釉薬スラリーは、上記衛生陶器釉薬用原料に所定量の水および必要に応じて発色剤及び解膠剤または凝集剤等を添加し、シリンダーミル、ボールミル、ビーズミル等の公知の粉砕機により原料の粒径(D50:レーザ回折式粒度分布計を用いて測定した粒度分布測定データにおける微粒子側からの微粒子の累積が50%に達した時の粒子の粒径を示す。)が1〜10μmになるように調製する。
上記粉末に水と必要に応じて上記の解膠剤、凝集剤等を添加して撹拌することにより釉薬用スラリーとして、使用する焼成窯の条件等に合わせて再スラリー化する。ここで使用する水は、塩化物イオン(Cl−)や硫酸イオン(SO4 2−)等の凝集・沈殿を生じさせるようなイオンを多量に含有していないことが望ましい。本発明の目的に応じ、衛生陶器釉薬用固形物を遠方に移送して使用する場合には、上記条件を満たす水を入手することが難しい場合も考えられ得る。このような水が入手不可能な場合は、蒸留あるいはイオン交換を行った後の蒸留水あるいはイオン交換水を使用するようにする。なお、これらの解膠剤、凝集剤、後述する結合剤、腐食防止剤等は、固形物を形成する前の、釉薬スラリーの原料として、予め添加しておき、固形物を形成してもよい。
上記の再スラリー化前の粉末に発色剤が含有されていない場合には、易分散顔料を添加して撹拌することにより、簡便な操作且つ短時間で所望の着色釉とすることが可能となる。ここで、易分散顔料とは、上記の各種金属酸化物ないし複合酸化物の顔料粒子表面に水系溶媒に対して分散する性質を有する分散体を保持させたもののことである。前記分散体としては、アルカリ金属の塩類等から成る無機電解質と、セルロース系、ポリアクリル酸塩、ポリエチレンオキサイド等の水溶性高分子または硫酸エステル塩、スルホン酸塩等のアニオン系界面活性剤の内の少なくとも1種類を使用したものが好ましい。なお、発色剤として通常の顔料を適用する際には、衛生陶器釉薬固形物の再スラリー化する容器とは、別に顔料と上記無機電解質、アニオン系界面活性剤あるいは水溶性高分子を用いて、予め、分散性が良くなるような前処理をして、その後に再スラリー化の容器に投入するような方法を適用することで、易分散顔料と同様の効果を期待できる。
Claims (16)
- 衛生陶器用釉薬スラリーの作製に用いられる、衛生陶器釉薬用固形物であって、衛生陶器用釉薬原料に水を加えてボールミルにより湿式粉砕を行い、釉薬用スラリーを得た後、脱水及び/または乾燥することにより、前記固形物の粒径が0.1〜10mm、且つ、含水率が2〜25重量%の固形物としたことを特徴とする衛生陶器釉薬用固形物。

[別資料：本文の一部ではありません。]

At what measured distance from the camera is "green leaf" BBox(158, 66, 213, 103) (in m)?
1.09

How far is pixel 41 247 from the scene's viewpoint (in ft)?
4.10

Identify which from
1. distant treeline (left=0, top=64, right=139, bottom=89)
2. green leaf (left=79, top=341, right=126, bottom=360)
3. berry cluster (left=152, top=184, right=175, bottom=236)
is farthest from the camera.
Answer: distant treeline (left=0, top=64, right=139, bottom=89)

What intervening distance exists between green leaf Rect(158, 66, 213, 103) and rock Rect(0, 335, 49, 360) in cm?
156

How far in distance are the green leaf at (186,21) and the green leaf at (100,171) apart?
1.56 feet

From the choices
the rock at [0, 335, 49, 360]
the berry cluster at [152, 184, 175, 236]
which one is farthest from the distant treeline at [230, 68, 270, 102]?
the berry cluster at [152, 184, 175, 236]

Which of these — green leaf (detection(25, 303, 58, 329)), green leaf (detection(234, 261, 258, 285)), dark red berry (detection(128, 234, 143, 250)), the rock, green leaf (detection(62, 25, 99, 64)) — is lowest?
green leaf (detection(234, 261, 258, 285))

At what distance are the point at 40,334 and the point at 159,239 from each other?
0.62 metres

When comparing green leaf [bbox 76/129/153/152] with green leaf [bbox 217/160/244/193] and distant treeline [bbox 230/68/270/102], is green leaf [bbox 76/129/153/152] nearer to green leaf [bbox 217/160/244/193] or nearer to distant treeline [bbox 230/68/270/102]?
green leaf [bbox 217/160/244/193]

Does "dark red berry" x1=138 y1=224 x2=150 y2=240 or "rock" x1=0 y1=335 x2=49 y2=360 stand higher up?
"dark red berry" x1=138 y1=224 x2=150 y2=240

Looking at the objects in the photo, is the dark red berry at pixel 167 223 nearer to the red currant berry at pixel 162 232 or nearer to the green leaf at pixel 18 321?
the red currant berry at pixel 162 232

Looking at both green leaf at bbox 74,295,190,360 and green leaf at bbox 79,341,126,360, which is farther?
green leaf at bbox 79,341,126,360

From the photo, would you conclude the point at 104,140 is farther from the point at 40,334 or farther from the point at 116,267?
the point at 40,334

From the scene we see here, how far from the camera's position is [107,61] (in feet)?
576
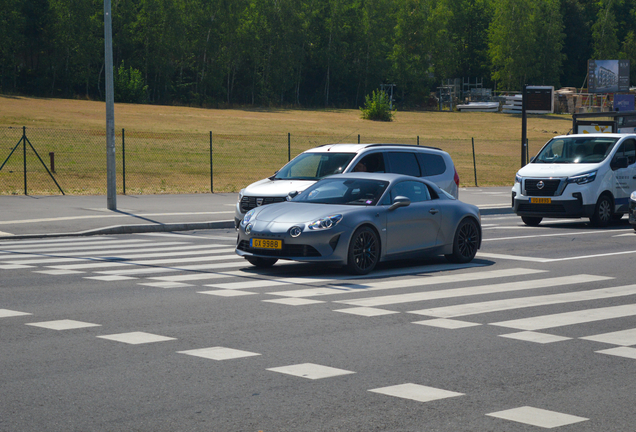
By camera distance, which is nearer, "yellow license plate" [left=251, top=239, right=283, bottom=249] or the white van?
"yellow license plate" [left=251, top=239, right=283, bottom=249]

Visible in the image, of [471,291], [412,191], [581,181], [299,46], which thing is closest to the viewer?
[471,291]

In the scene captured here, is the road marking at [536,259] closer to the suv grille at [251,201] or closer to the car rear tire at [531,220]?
the suv grille at [251,201]

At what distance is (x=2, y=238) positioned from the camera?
17281 mm

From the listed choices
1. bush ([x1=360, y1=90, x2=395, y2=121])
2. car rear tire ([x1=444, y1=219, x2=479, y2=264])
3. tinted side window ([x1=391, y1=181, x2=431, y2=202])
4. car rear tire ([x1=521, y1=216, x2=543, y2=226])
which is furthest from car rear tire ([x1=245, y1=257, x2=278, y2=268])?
bush ([x1=360, y1=90, x2=395, y2=121])

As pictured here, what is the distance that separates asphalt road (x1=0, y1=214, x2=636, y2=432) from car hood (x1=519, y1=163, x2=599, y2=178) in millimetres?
6890

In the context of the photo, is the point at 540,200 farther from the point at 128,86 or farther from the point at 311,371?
the point at 128,86

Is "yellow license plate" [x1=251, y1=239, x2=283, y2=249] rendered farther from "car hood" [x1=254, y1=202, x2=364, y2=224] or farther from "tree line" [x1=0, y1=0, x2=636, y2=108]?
"tree line" [x1=0, y1=0, x2=636, y2=108]

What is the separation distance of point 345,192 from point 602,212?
377 inches

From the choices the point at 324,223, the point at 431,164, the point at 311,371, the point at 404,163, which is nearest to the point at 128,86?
the point at 431,164

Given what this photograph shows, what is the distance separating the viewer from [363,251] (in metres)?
12.0

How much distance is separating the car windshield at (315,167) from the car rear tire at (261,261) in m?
4.27

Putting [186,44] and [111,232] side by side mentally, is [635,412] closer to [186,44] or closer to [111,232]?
[111,232]

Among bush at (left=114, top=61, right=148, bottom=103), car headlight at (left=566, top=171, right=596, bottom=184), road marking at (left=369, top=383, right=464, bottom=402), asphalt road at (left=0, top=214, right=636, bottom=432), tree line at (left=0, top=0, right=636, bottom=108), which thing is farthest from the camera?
bush at (left=114, top=61, right=148, bottom=103)

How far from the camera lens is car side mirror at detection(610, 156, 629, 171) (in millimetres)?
20234
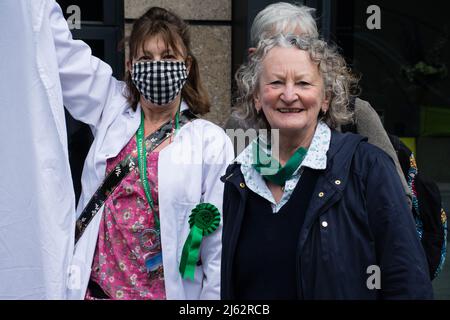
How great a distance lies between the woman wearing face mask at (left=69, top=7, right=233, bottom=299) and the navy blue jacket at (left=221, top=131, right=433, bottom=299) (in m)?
0.71

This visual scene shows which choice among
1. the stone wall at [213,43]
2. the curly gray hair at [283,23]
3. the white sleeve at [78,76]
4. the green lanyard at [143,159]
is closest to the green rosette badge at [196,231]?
the green lanyard at [143,159]

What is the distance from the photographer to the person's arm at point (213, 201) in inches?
123

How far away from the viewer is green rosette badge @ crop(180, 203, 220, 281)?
10.1ft

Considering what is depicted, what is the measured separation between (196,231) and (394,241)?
0.92m

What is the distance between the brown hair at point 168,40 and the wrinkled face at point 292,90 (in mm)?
785

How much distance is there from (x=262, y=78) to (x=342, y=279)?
0.69 m

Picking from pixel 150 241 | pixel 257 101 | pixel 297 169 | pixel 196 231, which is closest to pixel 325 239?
pixel 297 169

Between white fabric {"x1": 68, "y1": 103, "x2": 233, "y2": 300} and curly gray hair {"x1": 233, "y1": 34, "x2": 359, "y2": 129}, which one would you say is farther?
white fabric {"x1": 68, "y1": 103, "x2": 233, "y2": 300}

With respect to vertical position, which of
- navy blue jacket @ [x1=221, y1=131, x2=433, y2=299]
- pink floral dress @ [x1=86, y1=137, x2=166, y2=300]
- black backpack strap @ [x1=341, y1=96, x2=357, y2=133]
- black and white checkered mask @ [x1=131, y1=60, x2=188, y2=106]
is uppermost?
black and white checkered mask @ [x1=131, y1=60, x2=188, y2=106]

- 衛生陶器用釉薬スラリーの作製に用いられる、衛生陶器釉薬用固形物であって、衛生陶器用釉薬原料に水を加えてボールミルにより湿式粉砕を行い、釉薬用スラリーを得た後、脱水及び/または乾燥することにより、前記凝集物の形状がフレーク状またはヌードル状、且つ、含水率が2〜25重量%の固形物としたことを特徴とする衛生陶器釉薬用固形物。

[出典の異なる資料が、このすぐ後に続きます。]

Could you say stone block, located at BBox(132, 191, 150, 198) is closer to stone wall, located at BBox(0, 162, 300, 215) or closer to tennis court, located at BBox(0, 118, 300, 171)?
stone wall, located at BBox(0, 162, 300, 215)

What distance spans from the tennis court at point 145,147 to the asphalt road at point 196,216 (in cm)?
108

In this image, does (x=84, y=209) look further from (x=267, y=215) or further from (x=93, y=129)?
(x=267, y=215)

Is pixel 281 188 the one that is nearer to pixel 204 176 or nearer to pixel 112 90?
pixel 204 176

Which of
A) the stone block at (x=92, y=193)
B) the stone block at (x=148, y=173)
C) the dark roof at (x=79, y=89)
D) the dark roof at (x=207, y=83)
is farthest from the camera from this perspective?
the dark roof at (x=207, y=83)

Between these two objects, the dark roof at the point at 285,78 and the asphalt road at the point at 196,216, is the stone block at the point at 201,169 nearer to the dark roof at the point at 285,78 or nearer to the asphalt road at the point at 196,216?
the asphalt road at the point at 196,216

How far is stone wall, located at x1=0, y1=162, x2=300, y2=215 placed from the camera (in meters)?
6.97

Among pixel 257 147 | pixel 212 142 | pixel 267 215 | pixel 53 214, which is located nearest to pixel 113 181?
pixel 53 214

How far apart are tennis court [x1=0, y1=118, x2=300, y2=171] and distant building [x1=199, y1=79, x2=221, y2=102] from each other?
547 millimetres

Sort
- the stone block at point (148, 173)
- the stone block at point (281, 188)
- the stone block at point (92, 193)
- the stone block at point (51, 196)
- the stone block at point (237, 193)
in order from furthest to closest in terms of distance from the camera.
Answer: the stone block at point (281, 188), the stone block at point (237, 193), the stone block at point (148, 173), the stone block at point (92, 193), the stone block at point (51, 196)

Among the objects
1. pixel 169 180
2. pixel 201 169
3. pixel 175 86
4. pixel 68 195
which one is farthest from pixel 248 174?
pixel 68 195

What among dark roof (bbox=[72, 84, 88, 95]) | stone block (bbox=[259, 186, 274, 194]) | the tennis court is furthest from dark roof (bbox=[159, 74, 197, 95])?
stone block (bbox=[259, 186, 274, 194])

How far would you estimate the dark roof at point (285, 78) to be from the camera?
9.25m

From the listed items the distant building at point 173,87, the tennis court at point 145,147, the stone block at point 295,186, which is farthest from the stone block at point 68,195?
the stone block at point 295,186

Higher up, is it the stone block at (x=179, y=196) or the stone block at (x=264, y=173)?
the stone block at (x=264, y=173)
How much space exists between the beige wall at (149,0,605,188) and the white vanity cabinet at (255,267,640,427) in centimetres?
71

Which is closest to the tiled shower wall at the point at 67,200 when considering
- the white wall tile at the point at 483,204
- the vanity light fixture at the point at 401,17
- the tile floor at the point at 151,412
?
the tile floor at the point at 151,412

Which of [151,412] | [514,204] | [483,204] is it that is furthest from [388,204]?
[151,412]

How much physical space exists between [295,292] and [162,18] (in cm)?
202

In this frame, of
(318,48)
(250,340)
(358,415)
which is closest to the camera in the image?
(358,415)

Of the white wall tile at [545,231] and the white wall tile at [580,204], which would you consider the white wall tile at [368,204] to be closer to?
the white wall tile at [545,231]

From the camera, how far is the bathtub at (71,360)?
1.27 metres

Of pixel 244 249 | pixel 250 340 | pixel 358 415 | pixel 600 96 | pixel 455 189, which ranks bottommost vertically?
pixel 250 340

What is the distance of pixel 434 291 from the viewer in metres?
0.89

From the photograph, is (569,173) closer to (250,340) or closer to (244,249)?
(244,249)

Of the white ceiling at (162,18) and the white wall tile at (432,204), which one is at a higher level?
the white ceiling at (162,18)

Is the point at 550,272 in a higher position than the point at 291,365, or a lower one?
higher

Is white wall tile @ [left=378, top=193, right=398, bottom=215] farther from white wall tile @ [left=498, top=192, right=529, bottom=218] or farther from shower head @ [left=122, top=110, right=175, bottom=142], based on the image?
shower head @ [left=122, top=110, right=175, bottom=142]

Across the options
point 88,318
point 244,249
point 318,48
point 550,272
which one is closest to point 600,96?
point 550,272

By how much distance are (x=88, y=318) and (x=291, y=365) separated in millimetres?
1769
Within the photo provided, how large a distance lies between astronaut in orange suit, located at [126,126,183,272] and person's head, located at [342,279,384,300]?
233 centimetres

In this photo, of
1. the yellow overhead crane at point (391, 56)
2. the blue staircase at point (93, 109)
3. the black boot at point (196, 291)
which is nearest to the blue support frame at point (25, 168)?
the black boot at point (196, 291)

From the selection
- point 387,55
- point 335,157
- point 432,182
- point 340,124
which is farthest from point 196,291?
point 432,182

- 前記衛生陶器釉薬用固形物には、乳濁剤及び/又は発色剤が含有されていることを特徴とする請求項1または2に記載の衛生陶器釉薬用固形物。
- 前記スラリーからの脱水はフィルタープレス機により行い、脱水後の固形物の含水率は15〜25重量%であることを特徴とする請求項1から3のいずれか一項に記載の衛生陶器釉薬用固形物。

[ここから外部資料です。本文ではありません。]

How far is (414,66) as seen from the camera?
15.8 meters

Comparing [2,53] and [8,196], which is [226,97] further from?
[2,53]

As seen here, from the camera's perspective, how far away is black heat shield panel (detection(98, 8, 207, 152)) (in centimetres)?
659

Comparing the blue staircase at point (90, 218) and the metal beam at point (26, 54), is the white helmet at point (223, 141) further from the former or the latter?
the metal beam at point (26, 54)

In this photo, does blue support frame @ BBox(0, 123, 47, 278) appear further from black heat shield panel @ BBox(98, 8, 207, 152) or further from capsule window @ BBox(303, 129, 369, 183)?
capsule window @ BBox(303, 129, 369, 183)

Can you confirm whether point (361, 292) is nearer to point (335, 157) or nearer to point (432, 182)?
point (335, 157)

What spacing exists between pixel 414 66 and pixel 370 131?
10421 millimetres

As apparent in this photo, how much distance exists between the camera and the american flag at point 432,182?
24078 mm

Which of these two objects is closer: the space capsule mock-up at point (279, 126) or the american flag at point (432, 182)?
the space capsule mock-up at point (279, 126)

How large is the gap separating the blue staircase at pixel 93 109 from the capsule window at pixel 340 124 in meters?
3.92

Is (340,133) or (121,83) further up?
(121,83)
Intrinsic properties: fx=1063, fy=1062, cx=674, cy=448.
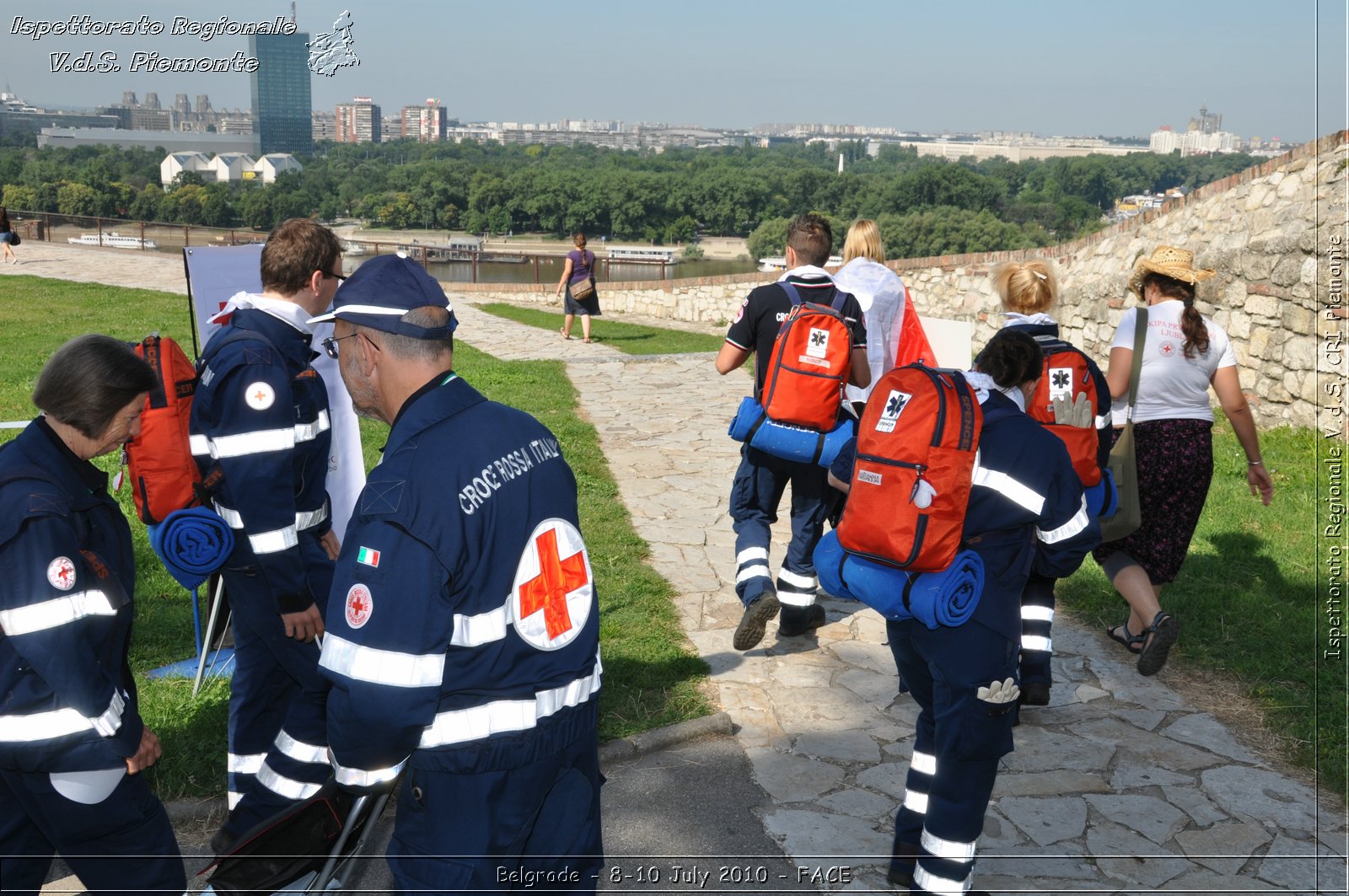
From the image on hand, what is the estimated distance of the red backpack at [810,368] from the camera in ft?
16.8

- 前記スラリーの乾燥はスプレードライヤーにより行い、乾燥後の固形物の含水率は2〜15重量%であることを特徴とする請求項1から3のいずれか一項に記載の衛生陶器釉薬用固形物。
- 前記スラリーの乾燥はスプレードライヤーにより行い、乾燥後の固形物の含水率は2〜10重量%であることを特徴とする請求項1から3のいずれか一項に記載の衛生陶器釉薬用固形物。
- 請求項1〜6のいずれか一項に記載される衛生陶器釉薬用固形物に水を添加し攪拌して釉薬用スラリー状態に戻す再スラリー化工程、衛生陶器成形体を得る成形工程、前記成形体に該再スラリー化した釉薬を塗布する施釉工程、前記施釉された成形体を焼成する焼成工程を経て製造されることを特徴とする衛生陶器の製造方法。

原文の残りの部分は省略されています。